Fix the defects...cut off admissions...add value...save costs...keep the value.  Repay VC funders.  Repeat. 

Many successful business plans have been built on less.
12:33 PM
Every week another batch of cool ideas lands in my inbox courtesy of the trend spotters at Springwise.com.  Noteworthy this week:
  • The Kyocera-made Mi-Look is a GPS-enabled mobile device which helps ensure the safety of elders who live alone.  

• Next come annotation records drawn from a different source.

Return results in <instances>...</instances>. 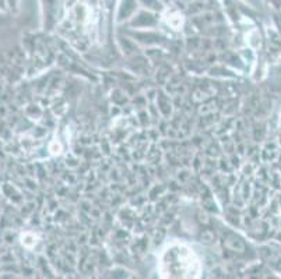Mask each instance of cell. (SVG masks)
Returning <instances> with one entry per match:
<instances>
[{
	"instance_id": "6da1fadb",
	"label": "cell",
	"mask_w": 281,
	"mask_h": 279,
	"mask_svg": "<svg viewBox=\"0 0 281 279\" xmlns=\"http://www.w3.org/2000/svg\"><path fill=\"white\" fill-rule=\"evenodd\" d=\"M59 33L79 49H87L100 42V20L94 6L87 0L68 3L66 17L59 25Z\"/></svg>"
},
{
	"instance_id": "7a4b0ae2",
	"label": "cell",
	"mask_w": 281,
	"mask_h": 279,
	"mask_svg": "<svg viewBox=\"0 0 281 279\" xmlns=\"http://www.w3.org/2000/svg\"><path fill=\"white\" fill-rule=\"evenodd\" d=\"M202 265L188 246L169 245L159 257V272L164 278H197Z\"/></svg>"
},
{
	"instance_id": "3957f363",
	"label": "cell",
	"mask_w": 281,
	"mask_h": 279,
	"mask_svg": "<svg viewBox=\"0 0 281 279\" xmlns=\"http://www.w3.org/2000/svg\"><path fill=\"white\" fill-rule=\"evenodd\" d=\"M3 6H4V0H0V9H1Z\"/></svg>"
}]
</instances>
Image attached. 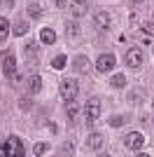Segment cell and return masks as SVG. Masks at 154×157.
Listing matches in <instances>:
<instances>
[{
  "instance_id": "cell-1",
  "label": "cell",
  "mask_w": 154,
  "mask_h": 157,
  "mask_svg": "<svg viewBox=\"0 0 154 157\" xmlns=\"http://www.w3.org/2000/svg\"><path fill=\"white\" fill-rule=\"evenodd\" d=\"M77 92H79L77 80H72V78L61 80V96H63V101H75V98H77Z\"/></svg>"
},
{
  "instance_id": "cell-2",
  "label": "cell",
  "mask_w": 154,
  "mask_h": 157,
  "mask_svg": "<svg viewBox=\"0 0 154 157\" xmlns=\"http://www.w3.org/2000/svg\"><path fill=\"white\" fill-rule=\"evenodd\" d=\"M98 115H101V101H98L96 96H91L89 101H86V124L94 127L96 124Z\"/></svg>"
},
{
  "instance_id": "cell-3",
  "label": "cell",
  "mask_w": 154,
  "mask_h": 157,
  "mask_svg": "<svg viewBox=\"0 0 154 157\" xmlns=\"http://www.w3.org/2000/svg\"><path fill=\"white\" fill-rule=\"evenodd\" d=\"M5 150H7V157H24V145L16 136H9L5 141Z\"/></svg>"
},
{
  "instance_id": "cell-4",
  "label": "cell",
  "mask_w": 154,
  "mask_h": 157,
  "mask_svg": "<svg viewBox=\"0 0 154 157\" xmlns=\"http://www.w3.org/2000/svg\"><path fill=\"white\" fill-rule=\"evenodd\" d=\"M115 63H117L115 54H101V56L96 59V71L98 73H108V71L115 68Z\"/></svg>"
},
{
  "instance_id": "cell-5",
  "label": "cell",
  "mask_w": 154,
  "mask_h": 157,
  "mask_svg": "<svg viewBox=\"0 0 154 157\" xmlns=\"http://www.w3.org/2000/svg\"><path fill=\"white\" fill-rule=\"evenodd\" d=\"M124 143H126V148H128V150H138V148H142L145 138H142V134H140V131H131V134H126Z\"/></svg>"
},
{
  "instance_id": "cell-6",
  "label": "cell",
  "mask_w": 154,
  "mask_h": 157,
  "mask_svg": "<svg viewBox=\"0 0 154 157\" xmlns=\"http://www.w3.org/2000/svg\"><path fill=\"white\" fill-rule=\"evenodd\" d=\"M94 26L101 28V31H110V28H112V17H110L108 12H98L96 17H94Z\"/></svg>"
},
{
  "instance_id": "cell-7",
  "label": "cell",
  "mask_w": 154,
  "mask_h": 157,
  "mask_svg": "<svg viewBox=\"0 0 154 157\" xmlns=\"http://www.w3.org/2000/svg\"><path fill=\"white\" fill-rule=\"evenodd\" d=\"M142 63V49H138V47H131L126 52V66H131V68H138V66Z\"/></svg>"
},
{
  "instance_id": "cell-8",
  "label": "cell",
  "mask_w": 154,
  "mask_h": 157,
  "mask_svg": "<svg viewBox=\"0 0 154 157\" xmlns=\"http://www.w3.org/2000/svg\"><path fill=\"white\" fill-rule=\"evenodd\" d=\"M2 71H5L7 78H14V73H16V56L14 54H7L5 61H2Z\"/></svg>"
},
{
  "instance_id": "cell-9",
  "label": "cell",
  "mask_w": 154,
  "mask_h": 157,
  "mask_svg": "<svg viewBox=\"0 0 154 157\" xmlns=\"http://www.w3.org/2000/svg\"><path fill=\"white\" fill-rule=\"evenodd\" d=\"M70 10H72V17H84L86 10H89V5H86V0H75L70 5Z\"/></svg>"
},
{
  "instance_id": "cell-10",
  "label": "cell",
  "mask_w": 154,
  "mask_h": 157,
  "mask_svg": "<svg viewBox=\"0 0 154 157\" xmlns=\"http://www.w3.org/2000/svg\"><path fill=\"white\" fill-rule=\"evenodd\" d=\"M40 40H42L45 45H54V42H56V33L51 31V28H42V31H40Z\"/></svg>"
},
{
  "instance_id": "cell-11",
  "label": "cell",
  "mask_w": 154,
  "mask_h": 157,
  "mask_svg": "<svg viewBox=\"0 0 154 157\" xmlns=\"http://www.w3.org/2000/svg\"><path fill=\"white\" fill-rule=\"evenodd\" d=\"M86 145H89L91 150H98L103 145V138H101V134H89V138H86Z\"/></svg>"
},
{
  "instance_id": "cell-12",
  "label": "cell",
  "mask_w": 154,
  "mask_h": 157,
  "mask_svg": "<svg viewBox=\"0 0 154 157\" xmlns=\"http://www.w3.org/2000/svg\"><path fill=\"white\" fill-rule=\"evenodd\" d=\"M28 87H31V92H40L42 89V80H40V75H31V80H28Z\"/></svg>"
},
{
  "instance_id": "cell-13",
  "label": "cell",
  "mask_w": 154,
  "mask_h": 157,
  "mask_svg": "<svg viewBox=\"0 0 154 157\" xmlns=\"http://www.w3.org/2000/svg\"><path fill=\"white\" fill-rule=\"evenodd\" d=\"M65 110H68V120H77V115H79V108H77V103L68 101V105H65Z\"/></svg>"
},
{
  "instance_id": "cell-14",
  "label": "cell",
  "mask_w": 154,
  "mask_h": 157,
  "mask_svg": "<svg viewBox=\"0 0 154 157\" xmlns=\"http://www.w3.org/2000/svg\"><path fill=\"white\" fill-rule=\"evenodd\" d=\"M9 35V21L5 17H0V40H5Z\"/></svg>"
},
{
  "instance_id": "cell-15",
  "label": "cell",
  "mask_w": 154,
  "mask_h": 157,
  "mask_svg": "<svg viewBox=\"0 0 154 157\" xmlns=\"http://www.w3.org/2000/svg\"><path fill=\"white\" fill-rule=\"evenodd\" d=\"M26 33H28V24L19 19L16 24H14V35H26Z\"/></svg>"
},
{
  "instance_id": "cell-16",
  "label": "cell",
  "mask_w": 154,
  "mask_h": 157,
  "mask_svg": "<svg viewBox=\"0 0 154 157\" xmlns=\"http://www.w3.org/2000/svg\"><path fill=\"white\" fill-rule=\"evenodd\" d=\"M75 71H79V73H86V71H89V61L84 59V56H79V59L75 61Z\"/></svg>"
},
{
  "instance_id": "cell-17",
  "label": "cell",
  "mask_w": 154,
  "mask_h": 157,
  "mask_svg": "<svg viewBox=\"0 0 154 157\" xmlns=\"http://www.w3.org/2000/svg\"><path fill=\"white\" fill-rule=\"evenodd\" d=\"M65 54H58V56H54V61H51V66H54V68H56V71H61V68H63L65 66Z\"/></svg>"
},
{
  "instance_id": "cell-18",
  "label": "cell",
  "mask_w": 154,
  "mask_h": 157,
  "mask_svg": "<svg viewBox=\"0 0 154 157\" xmlns=\"http://www.w3.org/2000/svg\"><path fill=\"white\" fill-rule=\"evenodd\" d=\"M126 85V78H124L122 73H117L115 78H112V87H124Z\"/></svg>"
},
{
  "instance_id": "cell-19",
  "label": "cell",
  "mask_w": 154,
  "mask_h": 157,
  "mask_svg": "<svg viewBox=\"0 0 154 157\" xmlns=\"http://www.w3.org/2000/svg\"><path fill=\"white\" fill-rule=\"evenodd\" d=\"M28 14H31V17H42V7L40 5H31L28 7Z\"/></svg>"
},
{
  "instance_id": "cell-20",
  "label": "cell",
  "mask_w": 154,
  "mask_h": 157,
  "mask_svg": "<svg viewBox=\"0 0 154 157\" xmlns=\"http://www.w3.org/2000/svg\"><path fill=\"white\" fill-rule=\"evenodd\" d=\"M65 31H68V35H70V38H75L77 33H79V26H77V24H68V26H65Z\"/></svg>"
},
{
  "instance_id": "cell-21",
  "label": "cell",
  "mask_w": 154,
  "mask_h": 157,
  "mask_svg": "<svg viewBox=\"0 0 154 157\" xmlns=\"http://www.w3.org/2000/svg\"><path fill=\"white\" fill-rule=\"evenodd\" d=\"M35 49H38V45H35V42H26V47H24V52L28 54V56H33V52H35Z\"/></svg>"
},
{
  "instance_id": "cell-22",
  "label": "cell",
  "mask_w": 154,
  "mask_h": 157,
  "mask_svg": "<svg viewBox=\"0 0 154 157\" xmlns=\"http://www.w3.org/2000/svg\"><path fill=\"white\" fill-rule=\"evenodd\" d=\"M47 148H49L47 143H38V145H35V155H45V152H47Z\"/></svg>"
},
{
  "instance_id": "cell-23",
  "label": "cell",
  "mask_w": 154,
  "mask_h": 157,
  "mask_svg": "<svg viewBox=\"0 0 154 157\" xmlns=\"http://www.w3.org/2000/svg\"><path fill=\"white\" fill-rule=\"evenodd\" d=\"M61 152H63V155H72V143H63V148H61Z\"/></svg>"
},
{
  "instance_id": "cell-24",
  "label": "cell",
  "mask_w": 154,
  "mask_h": 157,
  "mask_svg": "<svg viewBox=\"0 0 154 157\" xmlns=\"http://www.w3.org/2000/svg\"><path fill=\"white\" fill-rule=\"evenodd\" d=\"M110 124H112V127H122L124 124V117H112V120H110Z\"/></svg>"
},
{
  "instance_id": "cell-25",
  "label": "cell",
  "mask_w": 154,
  "mask_h": 157,
  "mask_svg": "<svg viewBox=\"0 0 154 157\" xmlns=\"http://www.w3.org/2000/svg\"><path fill=\"white\" fill-rule=\"evenodd\" d=\"M0 157H7V150H5V145H0Z\"/></svg>"
},
{
  "instance_id": "cell-26",
  "label": "cell",
  "mask_w": 154,
  "mask_h": 157,
  "mask_svg": "<svg viewBox=\"0 0 154 157\" xmlns=\"http://www.w3.org/2000/svg\"><path fill=\"white\" fill-rule=\"evenodd\" d=\"M133 2H142V0H133Z\"/></svg>"
},
{
  "instance_id": "cell-27",
  "label": "cell",
  "mask_w": 154,
  "mask_h": 157,
  "mask_svg": "<svg viewBox=\"0 0 154 157\" xmlns=\"http://www.w3.org/2000/svg\"><path fill=\"white\" fill-rule=\"evenodd\" d=\"M152 108H154V98H152Z\"/></svg>"
}]
</instances>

    • Think about sandwich generation applications.  How's Mom?  What's she doing?  Where is she?

  • Curious about how your smoker's lungs look? Find out at SapientNitro

    • Think about other applications for so-called augmented reality - patient education, health counseling, pre-surgical  orientation.  As the website says, further possibilities abound.  The hearts of non-exercisers.  The skin of sun-worshipers.  The livers of imbibers.

  • Groundswell Health is a San Francisco company that’s bringing the power of Groupon-style collective buying to healthcare practices and other purchasers of medical supplies and equipment.  

    • "Now in beta, Groundswell Health aims to help the healthcare industry achieve real savings on the medical goods and services that are bought and sold every day."

And that's just a week's worth.  If you can't find an idea worth implementing, you're NOT trying very hard.